Task description. Copy out the items below word for word, from the beginning of the items through the line containing "2.08 metres", including both ends. Leave the pictures out of your copy.

Items stored from a collection:
======

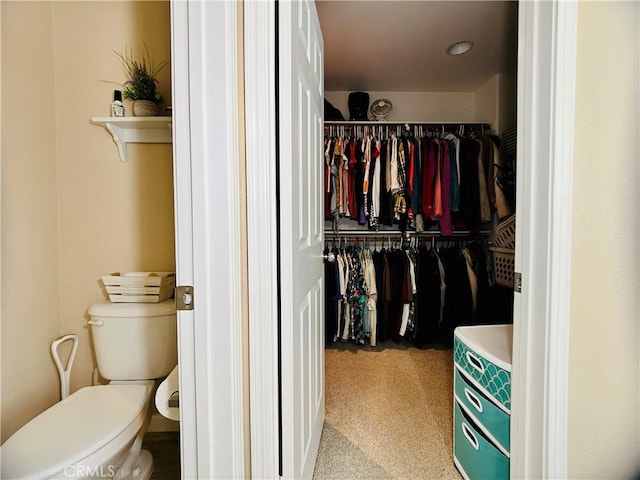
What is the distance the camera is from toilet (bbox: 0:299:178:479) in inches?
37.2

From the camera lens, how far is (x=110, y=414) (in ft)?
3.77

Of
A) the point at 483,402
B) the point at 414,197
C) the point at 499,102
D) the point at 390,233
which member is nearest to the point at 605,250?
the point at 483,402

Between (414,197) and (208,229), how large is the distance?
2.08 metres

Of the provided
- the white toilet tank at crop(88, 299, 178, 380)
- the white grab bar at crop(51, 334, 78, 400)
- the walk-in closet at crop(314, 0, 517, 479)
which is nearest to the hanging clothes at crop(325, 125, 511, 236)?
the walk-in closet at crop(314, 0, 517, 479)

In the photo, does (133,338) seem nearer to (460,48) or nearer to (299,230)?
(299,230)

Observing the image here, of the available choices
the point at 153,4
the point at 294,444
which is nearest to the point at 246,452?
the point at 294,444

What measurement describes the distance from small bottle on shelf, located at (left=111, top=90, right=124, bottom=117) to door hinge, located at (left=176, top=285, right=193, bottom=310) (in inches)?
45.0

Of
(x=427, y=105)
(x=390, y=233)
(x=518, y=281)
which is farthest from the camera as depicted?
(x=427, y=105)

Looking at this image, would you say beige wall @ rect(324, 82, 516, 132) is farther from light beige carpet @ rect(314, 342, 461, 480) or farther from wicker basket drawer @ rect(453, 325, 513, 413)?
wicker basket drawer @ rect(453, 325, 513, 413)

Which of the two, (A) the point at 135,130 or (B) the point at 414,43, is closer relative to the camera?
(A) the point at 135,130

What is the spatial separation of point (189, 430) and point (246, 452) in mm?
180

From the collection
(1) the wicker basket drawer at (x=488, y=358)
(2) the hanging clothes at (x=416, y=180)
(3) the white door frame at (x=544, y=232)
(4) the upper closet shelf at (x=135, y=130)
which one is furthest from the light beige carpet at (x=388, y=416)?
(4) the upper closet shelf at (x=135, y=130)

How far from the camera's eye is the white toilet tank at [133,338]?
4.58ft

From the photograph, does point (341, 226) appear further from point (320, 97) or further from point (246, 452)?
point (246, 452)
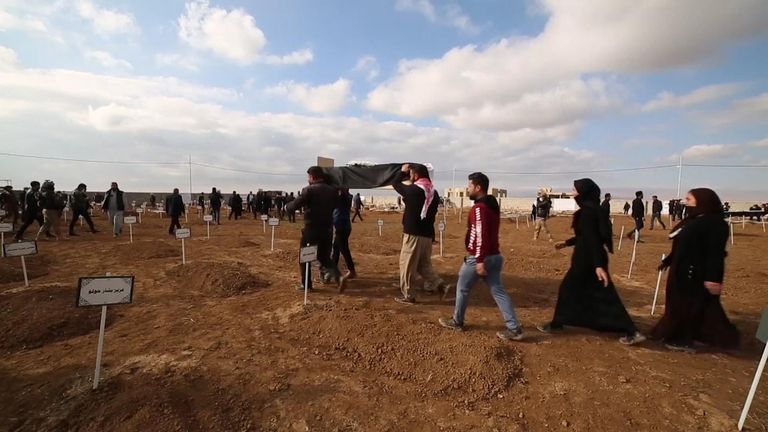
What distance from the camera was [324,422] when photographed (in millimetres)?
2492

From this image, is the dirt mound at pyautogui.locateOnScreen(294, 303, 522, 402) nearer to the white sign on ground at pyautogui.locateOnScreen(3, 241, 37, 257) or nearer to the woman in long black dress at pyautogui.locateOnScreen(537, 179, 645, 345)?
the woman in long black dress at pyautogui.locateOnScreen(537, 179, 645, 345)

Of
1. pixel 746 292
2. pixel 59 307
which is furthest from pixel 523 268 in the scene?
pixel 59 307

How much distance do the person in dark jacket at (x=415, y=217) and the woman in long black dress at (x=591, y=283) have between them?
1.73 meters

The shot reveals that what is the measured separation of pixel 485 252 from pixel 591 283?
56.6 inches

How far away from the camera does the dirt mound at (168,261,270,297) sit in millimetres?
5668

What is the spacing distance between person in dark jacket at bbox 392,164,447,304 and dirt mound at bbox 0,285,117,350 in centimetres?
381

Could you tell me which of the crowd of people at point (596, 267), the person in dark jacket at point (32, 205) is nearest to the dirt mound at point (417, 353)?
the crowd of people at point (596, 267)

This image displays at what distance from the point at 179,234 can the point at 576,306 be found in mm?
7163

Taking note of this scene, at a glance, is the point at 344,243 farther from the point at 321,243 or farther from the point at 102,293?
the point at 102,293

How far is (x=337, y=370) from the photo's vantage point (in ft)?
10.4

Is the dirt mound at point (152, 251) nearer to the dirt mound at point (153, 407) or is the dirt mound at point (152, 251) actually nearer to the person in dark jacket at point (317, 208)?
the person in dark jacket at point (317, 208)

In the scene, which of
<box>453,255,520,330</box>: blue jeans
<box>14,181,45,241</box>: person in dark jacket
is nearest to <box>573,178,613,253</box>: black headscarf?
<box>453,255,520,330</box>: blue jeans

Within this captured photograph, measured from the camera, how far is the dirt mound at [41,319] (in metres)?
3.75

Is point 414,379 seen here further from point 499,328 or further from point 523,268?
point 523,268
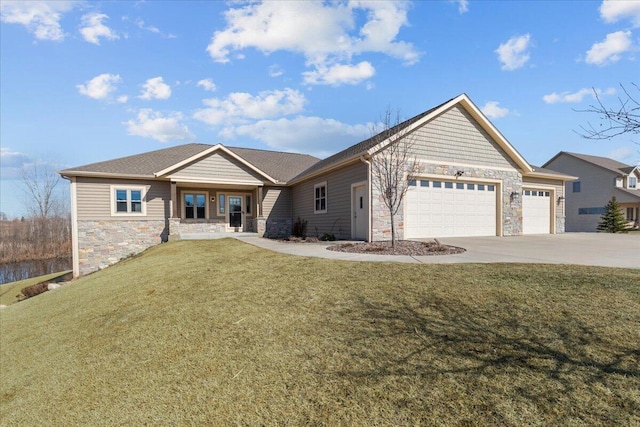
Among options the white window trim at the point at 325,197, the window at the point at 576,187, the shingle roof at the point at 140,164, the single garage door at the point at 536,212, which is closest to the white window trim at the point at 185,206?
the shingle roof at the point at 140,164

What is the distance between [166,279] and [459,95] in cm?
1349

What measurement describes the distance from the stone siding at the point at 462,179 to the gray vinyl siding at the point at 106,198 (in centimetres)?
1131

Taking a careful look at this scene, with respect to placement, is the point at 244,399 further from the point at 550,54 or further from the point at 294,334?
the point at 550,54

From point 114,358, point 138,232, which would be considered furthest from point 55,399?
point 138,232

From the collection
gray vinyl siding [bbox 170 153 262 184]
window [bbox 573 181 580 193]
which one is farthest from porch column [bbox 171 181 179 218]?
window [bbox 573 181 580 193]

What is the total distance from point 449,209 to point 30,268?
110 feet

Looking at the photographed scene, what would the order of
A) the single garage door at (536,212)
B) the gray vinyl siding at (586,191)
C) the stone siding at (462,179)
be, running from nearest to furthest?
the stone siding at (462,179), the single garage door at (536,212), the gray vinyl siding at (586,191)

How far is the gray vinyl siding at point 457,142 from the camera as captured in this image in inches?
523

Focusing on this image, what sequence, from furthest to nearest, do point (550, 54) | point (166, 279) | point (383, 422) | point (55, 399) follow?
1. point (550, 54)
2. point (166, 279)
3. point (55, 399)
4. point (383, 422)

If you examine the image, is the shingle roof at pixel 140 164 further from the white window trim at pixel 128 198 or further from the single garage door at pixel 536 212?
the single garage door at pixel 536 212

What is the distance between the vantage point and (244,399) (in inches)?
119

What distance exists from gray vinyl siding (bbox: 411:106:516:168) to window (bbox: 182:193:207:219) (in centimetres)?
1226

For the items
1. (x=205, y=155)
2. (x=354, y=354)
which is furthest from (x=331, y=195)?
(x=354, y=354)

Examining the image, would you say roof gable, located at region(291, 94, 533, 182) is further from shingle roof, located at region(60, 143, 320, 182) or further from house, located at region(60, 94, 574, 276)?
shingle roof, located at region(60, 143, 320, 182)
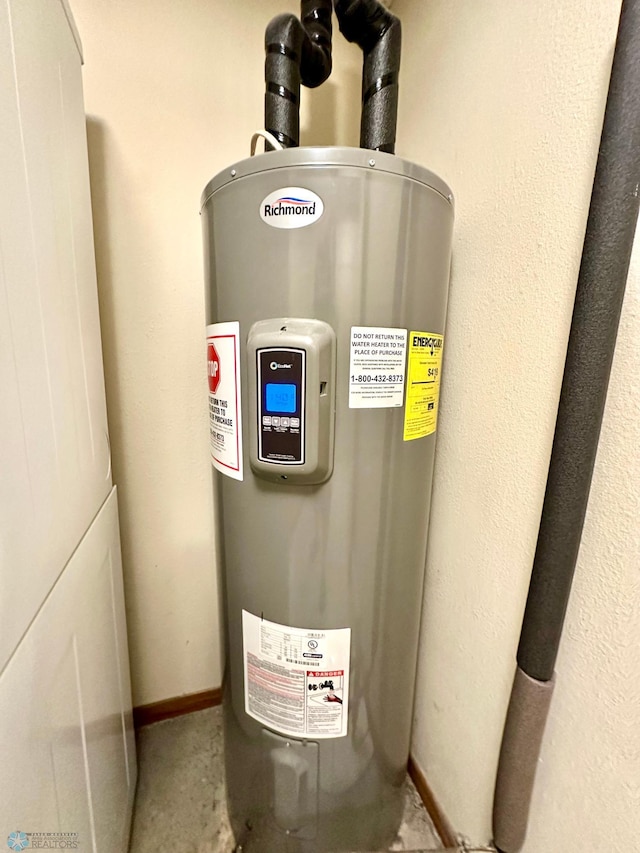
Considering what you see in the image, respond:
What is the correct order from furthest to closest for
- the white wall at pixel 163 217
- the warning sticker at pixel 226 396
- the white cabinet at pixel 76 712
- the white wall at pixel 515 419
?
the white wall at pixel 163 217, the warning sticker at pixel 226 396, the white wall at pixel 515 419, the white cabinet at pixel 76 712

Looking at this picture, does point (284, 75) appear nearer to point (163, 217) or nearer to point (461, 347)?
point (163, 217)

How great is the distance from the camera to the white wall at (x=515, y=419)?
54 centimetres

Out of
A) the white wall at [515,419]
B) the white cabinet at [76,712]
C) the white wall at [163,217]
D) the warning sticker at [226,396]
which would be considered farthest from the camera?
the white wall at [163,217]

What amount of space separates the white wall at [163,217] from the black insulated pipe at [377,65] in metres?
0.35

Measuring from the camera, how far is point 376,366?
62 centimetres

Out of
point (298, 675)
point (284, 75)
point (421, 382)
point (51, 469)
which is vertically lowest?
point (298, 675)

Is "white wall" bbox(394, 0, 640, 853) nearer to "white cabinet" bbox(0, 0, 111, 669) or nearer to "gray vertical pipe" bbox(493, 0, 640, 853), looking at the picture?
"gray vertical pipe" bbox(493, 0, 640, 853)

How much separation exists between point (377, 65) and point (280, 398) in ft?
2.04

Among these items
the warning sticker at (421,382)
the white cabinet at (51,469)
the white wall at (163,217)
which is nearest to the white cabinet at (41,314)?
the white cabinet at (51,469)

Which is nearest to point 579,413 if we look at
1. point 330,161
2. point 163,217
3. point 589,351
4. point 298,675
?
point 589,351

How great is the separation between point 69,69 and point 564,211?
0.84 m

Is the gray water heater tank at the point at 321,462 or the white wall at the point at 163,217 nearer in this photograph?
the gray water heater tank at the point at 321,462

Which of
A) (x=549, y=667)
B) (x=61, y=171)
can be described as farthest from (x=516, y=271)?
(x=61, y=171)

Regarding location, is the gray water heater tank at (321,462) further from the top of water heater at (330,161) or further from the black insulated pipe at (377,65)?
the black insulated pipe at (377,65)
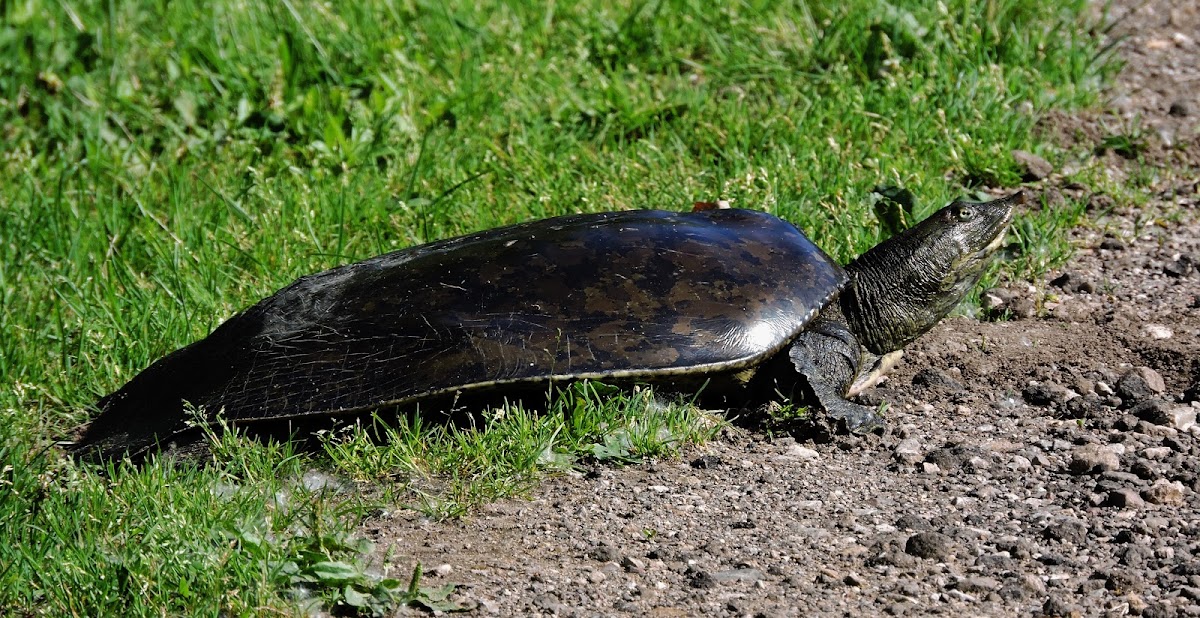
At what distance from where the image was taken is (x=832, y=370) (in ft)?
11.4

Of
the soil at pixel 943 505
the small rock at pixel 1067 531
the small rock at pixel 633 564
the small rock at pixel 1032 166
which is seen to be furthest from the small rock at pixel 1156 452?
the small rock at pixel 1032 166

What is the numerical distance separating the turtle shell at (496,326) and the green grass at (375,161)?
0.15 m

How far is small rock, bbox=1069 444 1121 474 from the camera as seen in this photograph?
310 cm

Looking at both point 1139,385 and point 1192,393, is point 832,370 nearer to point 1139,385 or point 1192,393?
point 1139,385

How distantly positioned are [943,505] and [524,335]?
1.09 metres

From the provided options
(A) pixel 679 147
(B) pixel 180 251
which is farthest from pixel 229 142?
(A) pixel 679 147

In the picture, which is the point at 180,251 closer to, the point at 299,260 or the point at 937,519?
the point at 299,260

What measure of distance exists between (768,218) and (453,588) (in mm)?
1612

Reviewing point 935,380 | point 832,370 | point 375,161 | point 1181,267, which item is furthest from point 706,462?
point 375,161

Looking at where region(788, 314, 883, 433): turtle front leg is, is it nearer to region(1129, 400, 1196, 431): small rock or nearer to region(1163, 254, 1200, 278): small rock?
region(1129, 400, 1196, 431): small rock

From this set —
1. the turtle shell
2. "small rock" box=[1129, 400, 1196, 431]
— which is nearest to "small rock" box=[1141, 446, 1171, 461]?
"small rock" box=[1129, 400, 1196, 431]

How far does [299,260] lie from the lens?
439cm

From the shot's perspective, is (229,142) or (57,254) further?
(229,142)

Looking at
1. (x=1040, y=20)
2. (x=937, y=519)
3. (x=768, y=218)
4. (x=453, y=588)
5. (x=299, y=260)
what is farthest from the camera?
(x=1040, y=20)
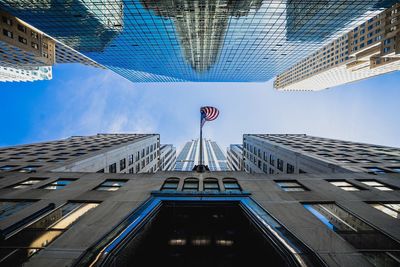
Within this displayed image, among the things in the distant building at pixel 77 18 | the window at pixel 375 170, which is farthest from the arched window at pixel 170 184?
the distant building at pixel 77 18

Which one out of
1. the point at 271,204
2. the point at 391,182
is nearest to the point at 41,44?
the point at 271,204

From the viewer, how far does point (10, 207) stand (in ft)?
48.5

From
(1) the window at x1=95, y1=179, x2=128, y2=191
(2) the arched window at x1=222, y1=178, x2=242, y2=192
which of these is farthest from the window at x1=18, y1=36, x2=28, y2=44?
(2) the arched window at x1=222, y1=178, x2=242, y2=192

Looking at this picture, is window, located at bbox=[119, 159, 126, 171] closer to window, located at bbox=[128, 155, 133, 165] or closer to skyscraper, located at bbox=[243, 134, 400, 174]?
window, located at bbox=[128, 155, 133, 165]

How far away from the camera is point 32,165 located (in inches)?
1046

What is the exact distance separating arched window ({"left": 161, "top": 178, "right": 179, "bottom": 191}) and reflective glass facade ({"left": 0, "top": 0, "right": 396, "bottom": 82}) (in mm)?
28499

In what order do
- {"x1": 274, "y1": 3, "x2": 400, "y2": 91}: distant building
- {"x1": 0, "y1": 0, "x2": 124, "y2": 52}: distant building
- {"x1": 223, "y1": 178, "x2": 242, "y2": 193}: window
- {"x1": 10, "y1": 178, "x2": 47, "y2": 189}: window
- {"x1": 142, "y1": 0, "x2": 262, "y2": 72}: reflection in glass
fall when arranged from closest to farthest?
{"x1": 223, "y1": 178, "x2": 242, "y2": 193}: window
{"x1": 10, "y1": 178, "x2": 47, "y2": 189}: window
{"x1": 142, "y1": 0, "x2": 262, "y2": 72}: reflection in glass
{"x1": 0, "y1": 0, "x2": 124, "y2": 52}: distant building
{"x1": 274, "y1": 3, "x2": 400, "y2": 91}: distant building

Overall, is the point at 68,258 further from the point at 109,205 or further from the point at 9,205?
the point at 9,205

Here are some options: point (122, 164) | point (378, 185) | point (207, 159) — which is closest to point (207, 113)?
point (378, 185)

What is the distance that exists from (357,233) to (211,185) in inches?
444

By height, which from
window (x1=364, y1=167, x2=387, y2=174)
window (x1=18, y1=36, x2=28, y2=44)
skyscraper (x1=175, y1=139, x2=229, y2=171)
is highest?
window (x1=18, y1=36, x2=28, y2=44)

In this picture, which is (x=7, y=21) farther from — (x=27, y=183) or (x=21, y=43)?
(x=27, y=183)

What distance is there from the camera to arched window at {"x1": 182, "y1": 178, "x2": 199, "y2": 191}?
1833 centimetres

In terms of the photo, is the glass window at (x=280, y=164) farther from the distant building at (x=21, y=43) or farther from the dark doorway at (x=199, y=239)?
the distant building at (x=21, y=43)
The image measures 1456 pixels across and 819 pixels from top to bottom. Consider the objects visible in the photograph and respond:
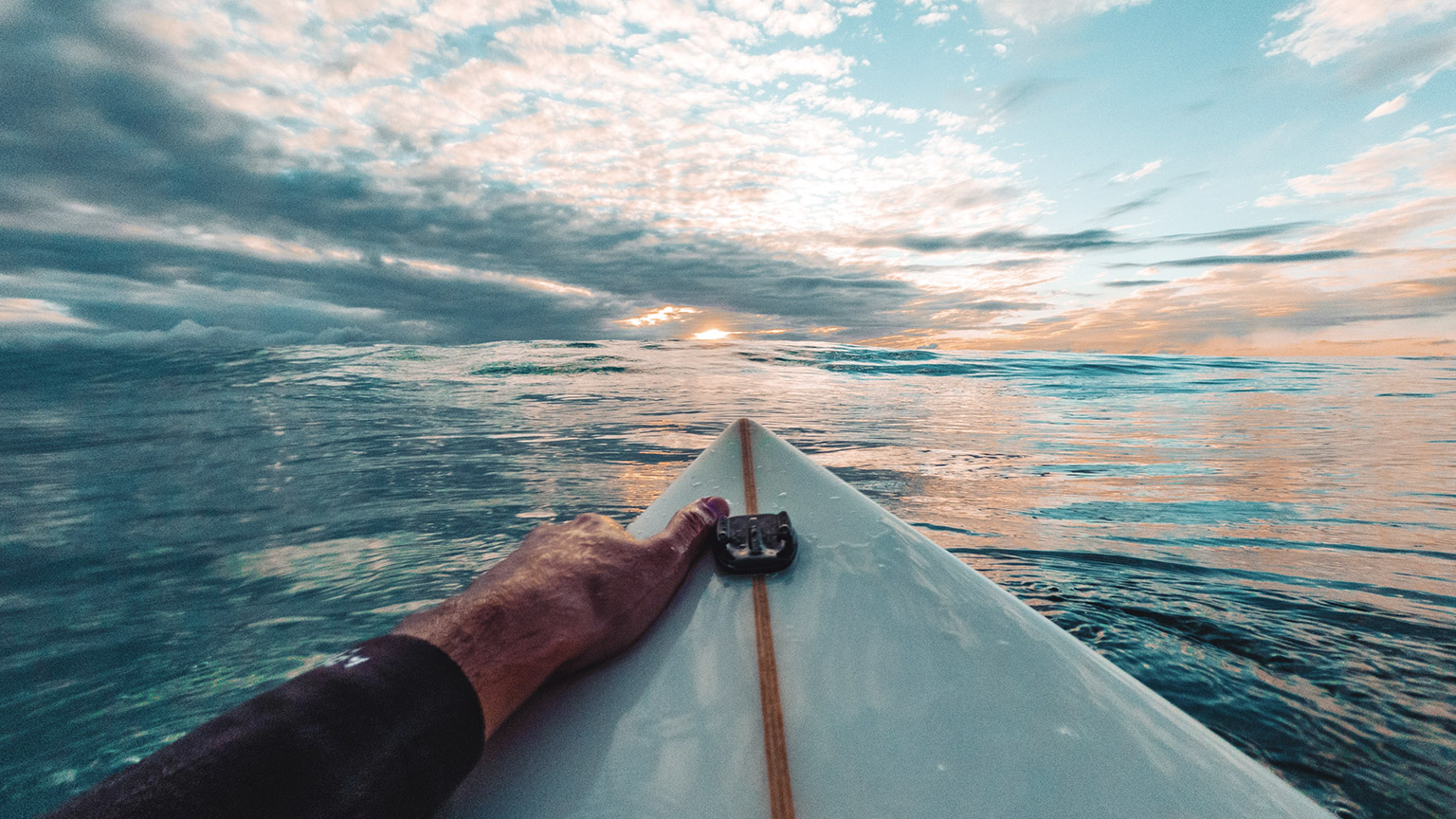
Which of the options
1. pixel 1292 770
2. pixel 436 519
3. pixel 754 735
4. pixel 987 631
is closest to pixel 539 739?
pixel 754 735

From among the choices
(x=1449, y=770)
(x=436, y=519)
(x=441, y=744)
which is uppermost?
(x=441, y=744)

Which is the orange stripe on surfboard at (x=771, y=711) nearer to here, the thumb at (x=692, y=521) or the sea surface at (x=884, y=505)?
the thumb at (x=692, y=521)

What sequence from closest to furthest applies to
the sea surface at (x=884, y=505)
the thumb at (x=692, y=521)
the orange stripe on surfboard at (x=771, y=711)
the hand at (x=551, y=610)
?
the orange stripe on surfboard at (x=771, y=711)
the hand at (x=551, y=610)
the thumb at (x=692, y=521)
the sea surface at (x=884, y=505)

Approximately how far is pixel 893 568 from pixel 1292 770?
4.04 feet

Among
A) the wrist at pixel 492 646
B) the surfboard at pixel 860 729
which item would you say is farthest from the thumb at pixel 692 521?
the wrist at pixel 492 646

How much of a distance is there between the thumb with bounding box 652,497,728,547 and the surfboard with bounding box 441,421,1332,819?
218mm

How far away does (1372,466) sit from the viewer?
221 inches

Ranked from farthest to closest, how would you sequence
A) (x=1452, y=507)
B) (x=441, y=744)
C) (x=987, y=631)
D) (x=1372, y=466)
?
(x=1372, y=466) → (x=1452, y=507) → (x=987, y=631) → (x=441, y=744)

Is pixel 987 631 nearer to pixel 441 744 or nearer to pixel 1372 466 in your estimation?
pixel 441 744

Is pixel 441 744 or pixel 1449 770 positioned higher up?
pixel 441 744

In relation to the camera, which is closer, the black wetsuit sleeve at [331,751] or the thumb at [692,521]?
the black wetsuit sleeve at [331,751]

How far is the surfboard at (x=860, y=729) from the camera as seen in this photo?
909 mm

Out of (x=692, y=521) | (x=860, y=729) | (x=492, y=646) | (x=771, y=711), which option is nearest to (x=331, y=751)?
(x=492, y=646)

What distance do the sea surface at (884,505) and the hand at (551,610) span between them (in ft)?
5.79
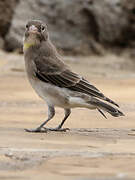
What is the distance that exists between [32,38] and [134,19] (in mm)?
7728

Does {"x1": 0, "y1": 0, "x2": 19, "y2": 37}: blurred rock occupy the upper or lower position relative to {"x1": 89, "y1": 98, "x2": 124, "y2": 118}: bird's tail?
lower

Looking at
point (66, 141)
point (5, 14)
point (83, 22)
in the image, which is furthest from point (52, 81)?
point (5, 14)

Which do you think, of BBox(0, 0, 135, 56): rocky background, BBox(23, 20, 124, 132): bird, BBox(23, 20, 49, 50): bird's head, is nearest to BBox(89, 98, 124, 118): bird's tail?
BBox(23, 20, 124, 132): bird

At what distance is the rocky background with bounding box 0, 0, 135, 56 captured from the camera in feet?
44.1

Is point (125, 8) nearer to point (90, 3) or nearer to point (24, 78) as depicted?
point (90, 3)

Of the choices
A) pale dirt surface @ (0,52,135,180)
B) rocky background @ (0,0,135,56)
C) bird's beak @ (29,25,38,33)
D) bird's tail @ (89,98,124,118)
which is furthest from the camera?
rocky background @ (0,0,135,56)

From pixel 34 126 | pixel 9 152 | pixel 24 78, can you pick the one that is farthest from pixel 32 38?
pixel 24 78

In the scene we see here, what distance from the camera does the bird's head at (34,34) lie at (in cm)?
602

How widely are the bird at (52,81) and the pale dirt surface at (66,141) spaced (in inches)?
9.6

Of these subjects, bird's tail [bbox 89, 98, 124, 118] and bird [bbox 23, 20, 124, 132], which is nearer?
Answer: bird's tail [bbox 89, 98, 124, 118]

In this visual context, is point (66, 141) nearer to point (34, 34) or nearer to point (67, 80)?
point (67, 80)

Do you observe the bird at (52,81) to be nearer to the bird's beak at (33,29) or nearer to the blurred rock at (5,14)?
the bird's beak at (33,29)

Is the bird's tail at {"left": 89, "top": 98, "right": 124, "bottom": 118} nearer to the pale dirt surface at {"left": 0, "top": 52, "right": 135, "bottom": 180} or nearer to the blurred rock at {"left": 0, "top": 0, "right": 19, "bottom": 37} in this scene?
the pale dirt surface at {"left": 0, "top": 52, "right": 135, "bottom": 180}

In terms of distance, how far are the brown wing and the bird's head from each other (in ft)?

======

Exercise output.
What is the distance the camera is from toilet (bbox: 0:299:178:479) in inches?
37.2

From the camera lens, how far is (x=110, y=414) (in ft)?
3.77

Of
A) the point at 483,402
B) the point at 414,197
C) the point at 499,102
D) the point at 390,233
which member is nearest to the point at 605,250?
the point at 483,402

Between (414,197) and (208,229), how large is the distance?
2.08 metres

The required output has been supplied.